Excerpts from greetings read by Archbishop Sean P. O'Malley of Boston to Pope John Paul II yesterday at Castel Gandolfo.
''Our recent history is one of great pain because of the tragedy of clerical sexual abuse with its all devastating consequences. As a church we are striving to bring healing to all of those affected by this crisis. Oftentimes the victims and their families were among those most committed to the life of the church, and so the abuse has been experienced as the most serious betrayal.
''Our Catholic faith assures us that our God is so loving and powerful that He brings good out of evil. We are humbled by our sins and offenses but confident that God does not forsake us and calls us to strive for healing and reconciliation.
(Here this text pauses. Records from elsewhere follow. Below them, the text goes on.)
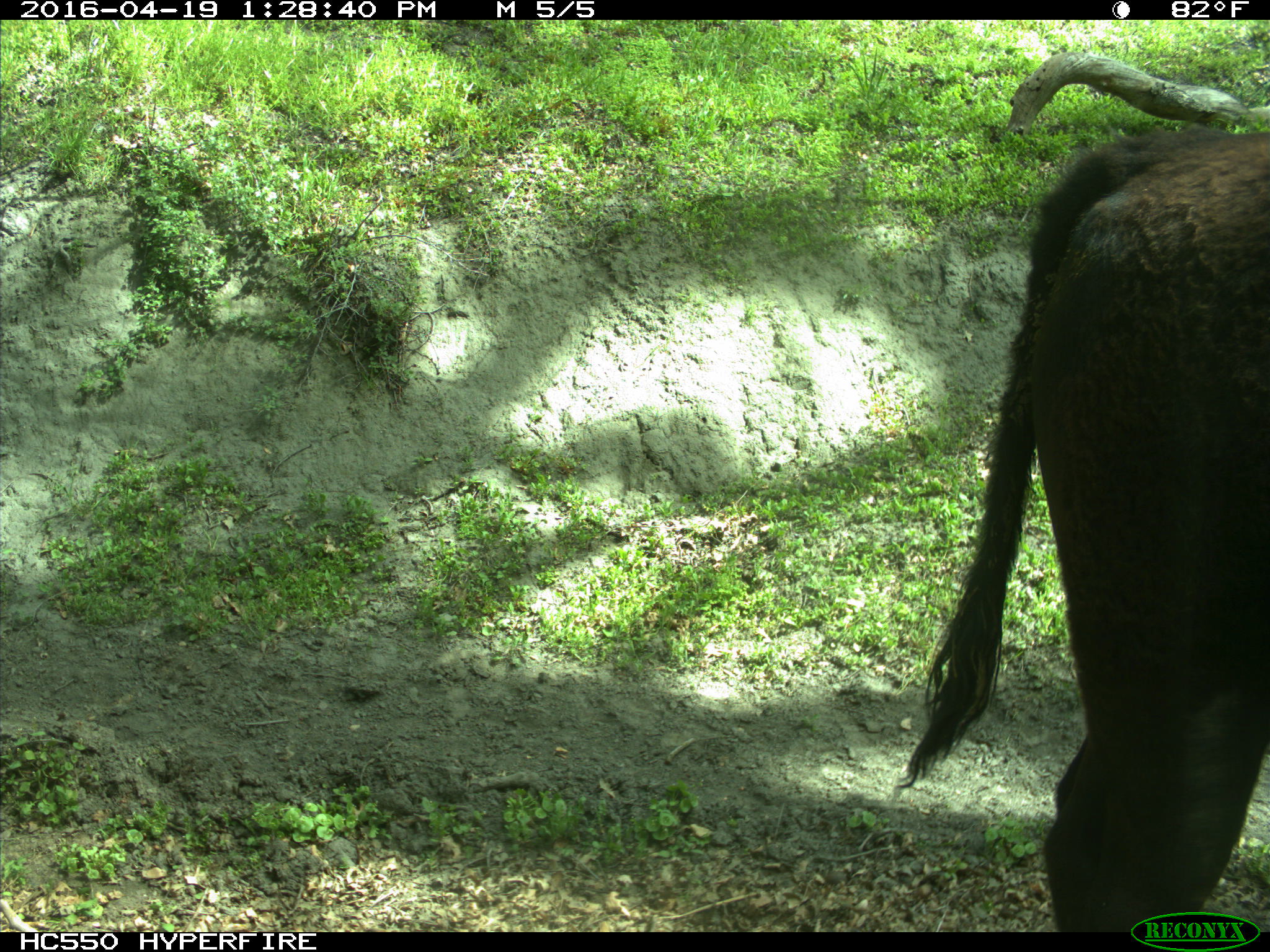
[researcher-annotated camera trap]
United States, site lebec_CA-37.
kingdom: Animalia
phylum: Chordata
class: Mammalia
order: Artiodactyla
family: Bovidae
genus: Bos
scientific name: Bos taurus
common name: domestic cow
Bos taurus (domestic cow).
''The pain of these recent years has certainly convinced us of the importance of prayer in our lives. As you reminded us in Novo Millenio Ineunte, Christians cannot survive in today's world on a superficial prayer life. All of our pastoral programs must have prayer as their foundation in order that we find the strength to carry out the mission of the Church, with humility, love and mercy.
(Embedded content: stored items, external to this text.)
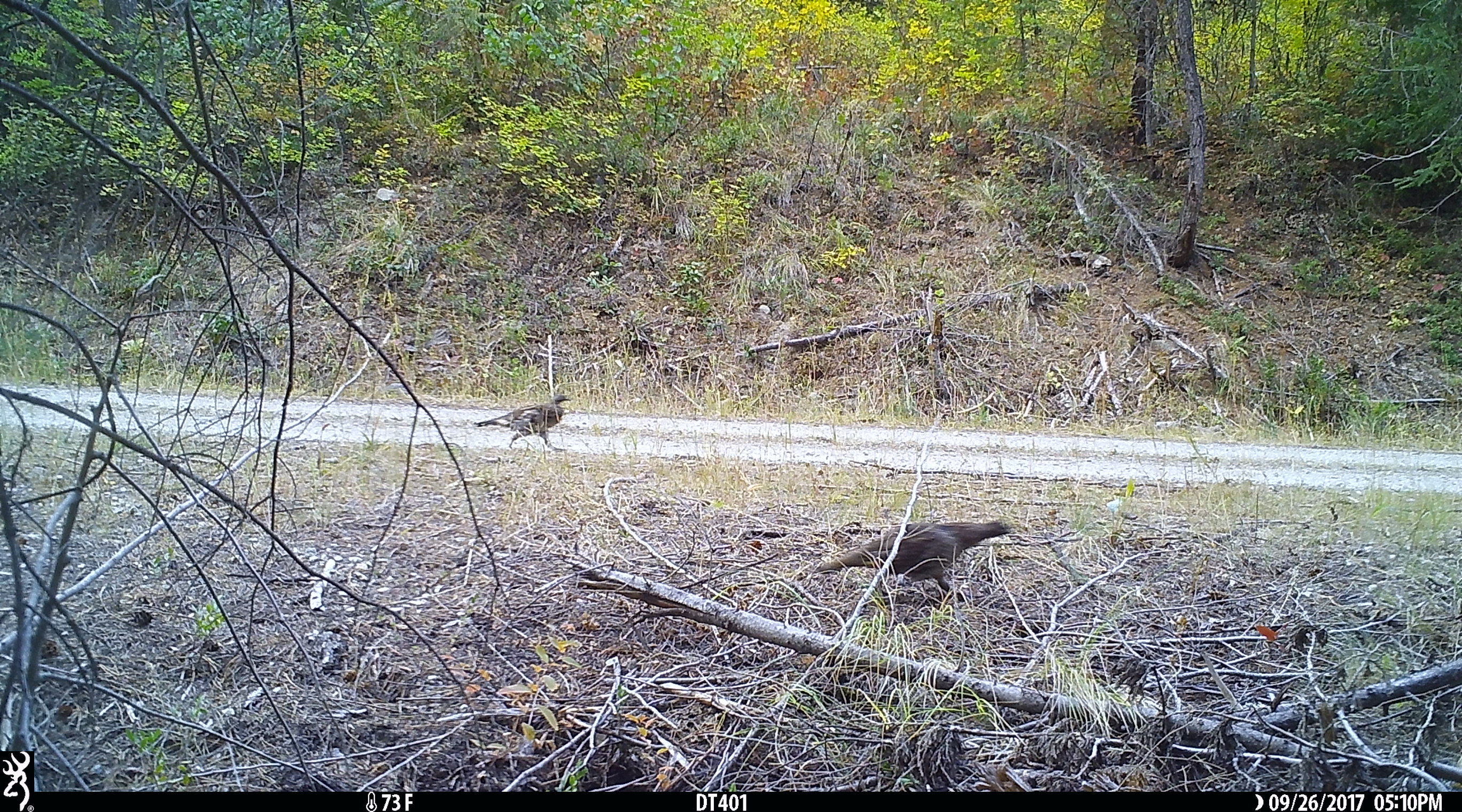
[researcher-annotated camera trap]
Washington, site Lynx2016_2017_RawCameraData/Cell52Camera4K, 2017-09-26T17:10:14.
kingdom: Animalia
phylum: Chordata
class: Aves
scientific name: Aves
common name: birds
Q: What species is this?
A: Aves (birds).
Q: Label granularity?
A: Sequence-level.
''We thank you for all that you do to confirm our faith and to lead the Church of Christ on the path of fidelity and service. Your many writings, your outreach to the youth, and your missionary journeys have inspired us all in our pastoral ministry. We are particularly grateful for your unceasing defense of human life when it is most vulnerable, the life of the unborn and of those whose lives are slipping away."
Excerpts from Pope John Paul II's remarks to the visiting bishops from New England: ''The church in the United States has long been committed to making her voice heard in public debate in the defense of fundamental human rights, the dignity of the person and the ethical requirements of a just and well-ordered society. In a pluralistic nation like your own, this has necessarily involved practical cooperation with men and women of various religious beliefs, and with all people of good will, in the service of the common good. I am deeply appreciative of your continuing efforts to promote ecumenical and inter-religious dialogue on every level of the church's life, not only as a means of overcoming misunderstandings between believers, but also for fostering a sense of common responsibility for the building of a future of peace. As the tragic events of 11 September 2001 have made clear, the building of a global culture of solidarity and respect for human dignity is one of the great moral tasks confronting humanity today. In the end, it is in the conversion of hearts and the spiritual renewal of humanity that the hope of a better tomorrow lies, and here the witness, example and cooperation of religious believers has a unique role to play.
''More than once in the course of these meetings I have told you of my admiration for the outstanding contribution which the Catholic community in the United States has made to the spread of the Gospel, the care of the poor, the sick and those in need, and the defense of fundamental human and Christian values. Today I wish to encourage you, and through you, all the Catholics of America, to continue to bear faithful testimony to the truth of Christ and the power of his grace to inspire wisdom, reconcile differences, heal wounds and point to a future of hope. The church in your country has been chastened by the events of the past two years, and much effort has rightly been expended on understanding and addressing the issues of sexual abuse which have cast a shadow on her life and ministry. As you continue to confront the significant spiritual and material challenges which your local churches are experiencing in this regard, I ask you to encourage all the faithful -- clergy, religious and lay -- to persevere in their public witness of faith and hope, so that Christ's light, which can never be dimmed, will continue to shine forth in and through the Church's entire life and ministry."